例えば大林組はもKDDI、日本電気(NEC)と共同で、2017年5月から建機の遠隔操作の実証実験に取り組んでおり、2018年2月には「3Dの4Kモニター」と「5G通信」を使った建機の遠隔施工に、日本で初めて成功しました。(詳細は当ブログ2018年2月19日付の記事を参照)
そして、今回、さらに3社の実験はパワーアップしました。2018年12月3日から12月14日まで、大阪府茨木市で建設中の安威川ダムの工事現場で、5G回線を利用し、
ナ、ナ、ナ、ナント、
バックホーとダンプカー
の2台を遠隔操作で共同作業を行わせることに成功したのです。
各建機には前方に2Kカメラを3台、全天球カメラを1台搭載し、合計8台のカメラからの映像と音声信号を5Gでリアルタイムに伝送しました。
その結果、オペレーターの操作と建機の反応、そしてモニターに映し出される映像のずれは非常に小さくなり、まるで実機に乗っているかように建機同士の距離感をつかみながら、バックホーがダンプカーに土砂を積み込むなどの作業を行えたそうです。
従来のWi-Fiなどを使った遠隔操作は、操作と映像のずれが大きいため、オペレーターの疲労度が高くなり、作業効率も落ちるという問題がありましたが、5Gだと大幅に改善されるようです。
一方、建機の操作方法も進化しています。今回、国内で初めて対話型の音声制御システムをICT施工の現場に導入し、5Gを搭載した建機を
音声だけで遠隔操作
することにも成功したのです。
これによって1人のオペレーターが2台の建機を同時に操作することが可能になりました。

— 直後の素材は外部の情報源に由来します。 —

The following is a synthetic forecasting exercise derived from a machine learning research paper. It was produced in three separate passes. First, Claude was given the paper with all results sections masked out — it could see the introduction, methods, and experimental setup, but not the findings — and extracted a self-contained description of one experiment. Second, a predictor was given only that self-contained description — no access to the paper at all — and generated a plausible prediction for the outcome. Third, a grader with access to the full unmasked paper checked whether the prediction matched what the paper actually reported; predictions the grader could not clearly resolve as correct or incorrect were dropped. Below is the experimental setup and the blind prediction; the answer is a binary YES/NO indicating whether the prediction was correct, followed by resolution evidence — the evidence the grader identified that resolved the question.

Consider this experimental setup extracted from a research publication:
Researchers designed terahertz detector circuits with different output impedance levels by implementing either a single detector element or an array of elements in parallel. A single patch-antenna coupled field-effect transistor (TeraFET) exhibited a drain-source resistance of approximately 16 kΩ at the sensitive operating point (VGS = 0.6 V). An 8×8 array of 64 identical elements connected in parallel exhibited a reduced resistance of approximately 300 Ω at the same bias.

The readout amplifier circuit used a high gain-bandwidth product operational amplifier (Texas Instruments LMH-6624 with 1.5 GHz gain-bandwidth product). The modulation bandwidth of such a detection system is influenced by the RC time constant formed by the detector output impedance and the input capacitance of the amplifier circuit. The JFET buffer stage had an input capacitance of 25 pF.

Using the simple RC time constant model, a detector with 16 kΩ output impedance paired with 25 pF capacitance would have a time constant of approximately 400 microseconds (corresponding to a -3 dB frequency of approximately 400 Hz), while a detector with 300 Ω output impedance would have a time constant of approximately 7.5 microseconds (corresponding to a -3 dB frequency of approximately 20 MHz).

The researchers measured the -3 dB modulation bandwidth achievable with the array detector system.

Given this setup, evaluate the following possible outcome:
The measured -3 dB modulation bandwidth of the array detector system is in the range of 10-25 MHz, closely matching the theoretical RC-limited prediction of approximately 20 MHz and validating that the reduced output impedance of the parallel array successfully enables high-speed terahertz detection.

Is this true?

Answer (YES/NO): YES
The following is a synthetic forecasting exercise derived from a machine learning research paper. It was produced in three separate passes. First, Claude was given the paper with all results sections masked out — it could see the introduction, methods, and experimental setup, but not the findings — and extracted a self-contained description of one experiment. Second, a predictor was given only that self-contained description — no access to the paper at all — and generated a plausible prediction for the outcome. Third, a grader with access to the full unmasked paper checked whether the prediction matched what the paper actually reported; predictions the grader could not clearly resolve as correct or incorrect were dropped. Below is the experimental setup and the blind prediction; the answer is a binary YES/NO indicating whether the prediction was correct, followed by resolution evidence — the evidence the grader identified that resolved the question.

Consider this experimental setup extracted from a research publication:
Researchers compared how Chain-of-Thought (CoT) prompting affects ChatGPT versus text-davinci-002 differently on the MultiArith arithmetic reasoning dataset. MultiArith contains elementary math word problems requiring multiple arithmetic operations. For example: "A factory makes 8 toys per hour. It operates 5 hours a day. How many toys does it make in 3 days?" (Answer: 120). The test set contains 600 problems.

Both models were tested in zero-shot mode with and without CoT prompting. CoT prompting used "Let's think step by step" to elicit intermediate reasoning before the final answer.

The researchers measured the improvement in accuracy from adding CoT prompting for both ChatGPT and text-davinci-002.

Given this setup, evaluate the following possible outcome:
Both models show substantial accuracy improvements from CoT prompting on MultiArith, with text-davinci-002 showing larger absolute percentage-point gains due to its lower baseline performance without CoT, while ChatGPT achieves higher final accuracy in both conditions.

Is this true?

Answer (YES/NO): YES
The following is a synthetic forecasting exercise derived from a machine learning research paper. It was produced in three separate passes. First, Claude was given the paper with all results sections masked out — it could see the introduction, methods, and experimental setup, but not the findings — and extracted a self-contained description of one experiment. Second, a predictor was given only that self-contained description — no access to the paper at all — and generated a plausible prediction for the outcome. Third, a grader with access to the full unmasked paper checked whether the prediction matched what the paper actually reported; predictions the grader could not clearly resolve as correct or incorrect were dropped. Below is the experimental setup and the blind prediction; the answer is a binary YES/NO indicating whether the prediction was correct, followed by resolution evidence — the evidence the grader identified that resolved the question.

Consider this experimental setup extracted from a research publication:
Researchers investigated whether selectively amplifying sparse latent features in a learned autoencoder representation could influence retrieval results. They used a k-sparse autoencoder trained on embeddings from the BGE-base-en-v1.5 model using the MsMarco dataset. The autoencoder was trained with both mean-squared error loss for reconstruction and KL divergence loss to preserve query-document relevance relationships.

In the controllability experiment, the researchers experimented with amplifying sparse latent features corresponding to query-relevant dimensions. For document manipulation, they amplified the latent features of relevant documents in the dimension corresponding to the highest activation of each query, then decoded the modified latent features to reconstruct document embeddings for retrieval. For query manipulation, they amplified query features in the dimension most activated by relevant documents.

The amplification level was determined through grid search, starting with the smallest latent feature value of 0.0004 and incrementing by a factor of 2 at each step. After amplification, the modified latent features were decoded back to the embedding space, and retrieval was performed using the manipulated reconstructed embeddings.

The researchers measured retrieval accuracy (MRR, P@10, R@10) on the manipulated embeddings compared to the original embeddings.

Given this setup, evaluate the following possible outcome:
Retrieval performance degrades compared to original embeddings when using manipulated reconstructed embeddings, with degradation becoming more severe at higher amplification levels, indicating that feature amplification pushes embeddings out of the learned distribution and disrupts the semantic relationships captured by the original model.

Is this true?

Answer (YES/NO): NO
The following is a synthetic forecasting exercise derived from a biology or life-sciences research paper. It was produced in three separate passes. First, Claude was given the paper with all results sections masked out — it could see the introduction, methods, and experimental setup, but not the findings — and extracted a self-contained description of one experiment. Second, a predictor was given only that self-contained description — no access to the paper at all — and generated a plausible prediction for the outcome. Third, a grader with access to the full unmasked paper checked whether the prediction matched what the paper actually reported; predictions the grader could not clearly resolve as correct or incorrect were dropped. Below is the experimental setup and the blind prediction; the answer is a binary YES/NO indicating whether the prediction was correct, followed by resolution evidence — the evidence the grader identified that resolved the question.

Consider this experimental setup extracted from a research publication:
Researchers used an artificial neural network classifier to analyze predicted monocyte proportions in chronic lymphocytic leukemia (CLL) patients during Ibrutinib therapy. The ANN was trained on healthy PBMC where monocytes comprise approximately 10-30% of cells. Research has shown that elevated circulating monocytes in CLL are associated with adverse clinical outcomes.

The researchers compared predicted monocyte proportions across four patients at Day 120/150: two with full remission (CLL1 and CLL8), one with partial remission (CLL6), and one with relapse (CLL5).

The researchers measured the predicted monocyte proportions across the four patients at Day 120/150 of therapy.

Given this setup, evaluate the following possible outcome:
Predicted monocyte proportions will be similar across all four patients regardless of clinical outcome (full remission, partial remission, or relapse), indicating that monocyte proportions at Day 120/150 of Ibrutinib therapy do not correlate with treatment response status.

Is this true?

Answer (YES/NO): NO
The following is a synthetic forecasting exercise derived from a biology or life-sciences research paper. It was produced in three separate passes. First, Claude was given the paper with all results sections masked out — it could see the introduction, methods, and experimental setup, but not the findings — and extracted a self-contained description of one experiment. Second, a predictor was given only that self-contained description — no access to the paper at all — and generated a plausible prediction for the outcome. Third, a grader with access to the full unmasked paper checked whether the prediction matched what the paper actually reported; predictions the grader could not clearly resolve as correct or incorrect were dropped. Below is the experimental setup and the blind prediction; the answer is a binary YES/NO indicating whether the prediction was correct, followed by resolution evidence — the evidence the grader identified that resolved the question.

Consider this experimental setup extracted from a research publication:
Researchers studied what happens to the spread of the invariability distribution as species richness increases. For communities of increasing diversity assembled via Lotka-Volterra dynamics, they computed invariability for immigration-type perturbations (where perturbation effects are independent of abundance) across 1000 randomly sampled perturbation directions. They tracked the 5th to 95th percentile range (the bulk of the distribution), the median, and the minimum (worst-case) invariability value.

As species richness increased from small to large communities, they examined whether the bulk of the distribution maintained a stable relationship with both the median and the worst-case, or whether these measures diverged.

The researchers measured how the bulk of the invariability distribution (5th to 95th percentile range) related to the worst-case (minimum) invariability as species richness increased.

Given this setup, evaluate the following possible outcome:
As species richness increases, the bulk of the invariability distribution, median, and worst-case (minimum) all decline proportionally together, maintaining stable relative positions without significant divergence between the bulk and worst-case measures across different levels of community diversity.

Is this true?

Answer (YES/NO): NO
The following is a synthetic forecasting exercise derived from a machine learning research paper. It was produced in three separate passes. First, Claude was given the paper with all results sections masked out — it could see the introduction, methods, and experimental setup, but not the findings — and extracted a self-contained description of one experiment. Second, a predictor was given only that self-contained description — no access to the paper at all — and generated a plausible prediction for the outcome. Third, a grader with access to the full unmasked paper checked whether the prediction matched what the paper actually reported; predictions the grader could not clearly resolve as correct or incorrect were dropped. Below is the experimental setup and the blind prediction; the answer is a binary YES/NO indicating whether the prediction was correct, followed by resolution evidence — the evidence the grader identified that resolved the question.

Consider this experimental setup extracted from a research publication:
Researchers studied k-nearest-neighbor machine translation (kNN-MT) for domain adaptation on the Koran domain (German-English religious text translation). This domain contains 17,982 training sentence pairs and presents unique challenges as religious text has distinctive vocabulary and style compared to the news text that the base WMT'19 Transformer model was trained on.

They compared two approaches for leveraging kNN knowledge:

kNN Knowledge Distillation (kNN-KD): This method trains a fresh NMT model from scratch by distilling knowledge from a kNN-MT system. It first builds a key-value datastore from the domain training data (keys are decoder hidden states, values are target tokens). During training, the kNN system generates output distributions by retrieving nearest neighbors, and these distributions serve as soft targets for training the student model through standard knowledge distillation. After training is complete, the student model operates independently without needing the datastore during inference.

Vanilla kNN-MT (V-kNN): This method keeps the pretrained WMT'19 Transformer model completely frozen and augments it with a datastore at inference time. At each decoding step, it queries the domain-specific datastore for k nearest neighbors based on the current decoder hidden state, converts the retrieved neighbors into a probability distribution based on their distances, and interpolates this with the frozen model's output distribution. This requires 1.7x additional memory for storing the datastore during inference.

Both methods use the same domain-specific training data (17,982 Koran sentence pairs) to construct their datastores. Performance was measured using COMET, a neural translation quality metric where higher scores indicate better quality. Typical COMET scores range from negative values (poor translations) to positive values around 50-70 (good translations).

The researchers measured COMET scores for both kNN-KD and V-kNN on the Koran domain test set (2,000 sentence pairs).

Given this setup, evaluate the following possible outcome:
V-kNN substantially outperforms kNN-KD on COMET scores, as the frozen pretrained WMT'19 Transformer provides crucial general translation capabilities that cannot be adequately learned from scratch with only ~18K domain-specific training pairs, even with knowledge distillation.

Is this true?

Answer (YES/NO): YES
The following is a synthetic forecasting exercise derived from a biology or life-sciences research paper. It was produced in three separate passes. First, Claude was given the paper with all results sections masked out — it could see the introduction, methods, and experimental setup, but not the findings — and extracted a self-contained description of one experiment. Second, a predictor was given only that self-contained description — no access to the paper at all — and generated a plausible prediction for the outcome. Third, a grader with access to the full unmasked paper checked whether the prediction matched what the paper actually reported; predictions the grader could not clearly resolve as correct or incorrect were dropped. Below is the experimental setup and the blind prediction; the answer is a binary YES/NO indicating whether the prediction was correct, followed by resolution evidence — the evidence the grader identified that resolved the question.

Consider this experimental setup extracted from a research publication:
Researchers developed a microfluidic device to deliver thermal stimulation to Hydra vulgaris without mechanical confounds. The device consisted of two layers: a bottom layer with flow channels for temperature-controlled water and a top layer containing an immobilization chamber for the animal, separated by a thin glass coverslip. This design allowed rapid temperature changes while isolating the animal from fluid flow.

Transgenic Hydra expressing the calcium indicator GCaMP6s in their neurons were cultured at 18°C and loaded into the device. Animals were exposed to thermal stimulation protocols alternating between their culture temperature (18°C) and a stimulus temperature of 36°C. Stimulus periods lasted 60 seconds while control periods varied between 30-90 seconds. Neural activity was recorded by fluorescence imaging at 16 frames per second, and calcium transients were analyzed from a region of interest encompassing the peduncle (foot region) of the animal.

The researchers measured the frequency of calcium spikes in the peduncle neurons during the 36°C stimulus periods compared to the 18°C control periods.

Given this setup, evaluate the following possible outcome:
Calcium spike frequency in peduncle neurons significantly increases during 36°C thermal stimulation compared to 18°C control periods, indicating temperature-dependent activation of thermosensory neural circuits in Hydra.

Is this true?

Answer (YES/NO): YES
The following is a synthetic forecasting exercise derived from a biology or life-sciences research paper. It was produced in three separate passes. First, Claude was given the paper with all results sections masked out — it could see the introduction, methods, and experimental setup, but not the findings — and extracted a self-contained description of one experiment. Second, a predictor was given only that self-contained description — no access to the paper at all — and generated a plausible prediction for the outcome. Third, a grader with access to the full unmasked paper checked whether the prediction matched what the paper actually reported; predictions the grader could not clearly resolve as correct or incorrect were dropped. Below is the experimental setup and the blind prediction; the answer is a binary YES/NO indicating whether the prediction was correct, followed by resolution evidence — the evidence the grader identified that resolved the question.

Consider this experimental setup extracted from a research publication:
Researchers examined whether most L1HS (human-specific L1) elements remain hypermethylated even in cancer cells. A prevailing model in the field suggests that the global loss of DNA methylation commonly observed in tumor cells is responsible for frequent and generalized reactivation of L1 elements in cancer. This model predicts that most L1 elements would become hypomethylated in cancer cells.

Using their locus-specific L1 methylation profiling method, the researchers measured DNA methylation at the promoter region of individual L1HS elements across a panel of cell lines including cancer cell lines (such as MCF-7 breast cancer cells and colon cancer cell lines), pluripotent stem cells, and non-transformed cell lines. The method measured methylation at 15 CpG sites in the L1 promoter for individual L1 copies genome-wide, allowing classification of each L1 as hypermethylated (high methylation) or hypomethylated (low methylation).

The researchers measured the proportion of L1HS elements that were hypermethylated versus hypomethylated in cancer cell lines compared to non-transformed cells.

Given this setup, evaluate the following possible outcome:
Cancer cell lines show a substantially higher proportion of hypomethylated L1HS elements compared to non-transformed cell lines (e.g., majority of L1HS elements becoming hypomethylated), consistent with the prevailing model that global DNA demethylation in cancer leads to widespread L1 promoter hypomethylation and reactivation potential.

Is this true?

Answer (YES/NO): NO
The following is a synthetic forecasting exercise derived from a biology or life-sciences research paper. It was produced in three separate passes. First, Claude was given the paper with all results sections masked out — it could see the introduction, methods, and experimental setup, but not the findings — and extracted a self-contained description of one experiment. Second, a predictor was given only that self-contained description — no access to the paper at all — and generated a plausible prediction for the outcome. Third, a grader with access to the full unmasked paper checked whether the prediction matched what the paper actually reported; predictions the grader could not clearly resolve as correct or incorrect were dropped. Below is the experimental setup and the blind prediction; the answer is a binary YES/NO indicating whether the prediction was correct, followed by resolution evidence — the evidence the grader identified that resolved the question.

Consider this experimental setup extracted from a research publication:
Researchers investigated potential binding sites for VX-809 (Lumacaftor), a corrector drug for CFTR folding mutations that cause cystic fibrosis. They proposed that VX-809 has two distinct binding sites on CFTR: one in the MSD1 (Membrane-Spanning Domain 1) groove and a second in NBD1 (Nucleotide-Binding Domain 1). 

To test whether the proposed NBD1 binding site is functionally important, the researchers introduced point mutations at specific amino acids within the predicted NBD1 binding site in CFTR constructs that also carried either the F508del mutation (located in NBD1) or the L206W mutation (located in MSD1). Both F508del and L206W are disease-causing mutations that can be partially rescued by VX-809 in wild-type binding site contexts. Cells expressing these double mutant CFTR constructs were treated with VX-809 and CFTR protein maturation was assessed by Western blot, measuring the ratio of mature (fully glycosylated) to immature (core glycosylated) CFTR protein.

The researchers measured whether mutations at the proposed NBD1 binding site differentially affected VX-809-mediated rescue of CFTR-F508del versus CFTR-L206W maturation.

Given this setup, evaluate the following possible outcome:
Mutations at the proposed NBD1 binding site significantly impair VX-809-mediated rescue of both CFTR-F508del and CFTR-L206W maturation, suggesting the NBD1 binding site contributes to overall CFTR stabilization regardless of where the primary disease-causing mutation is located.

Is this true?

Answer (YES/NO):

他の建設会社でも5Gを使った建機の遠隔操作技術の開発は進んでいます。例えば大成建設は、2018年9月にソフトバンクの5Gを使ってロボットアームが物体を持つときの「力加減」をオペレーターに伝える実験に成功しています。(大成建設のプレスリリースはこちら)
大林組も慶應義塾大学とモノの硬さや柔らかさを伝える技術を開発(詳細は2018年10月16日付けの当ブログ記事を参照)していますので、これを5Gに載せるのは時間の問題かもしれませんね。
「ほとんど遅れがない」5Gと、繊細な操作が要求される建機との相性はとてもいいようです。今後も各社の技術開発動向が注目されます。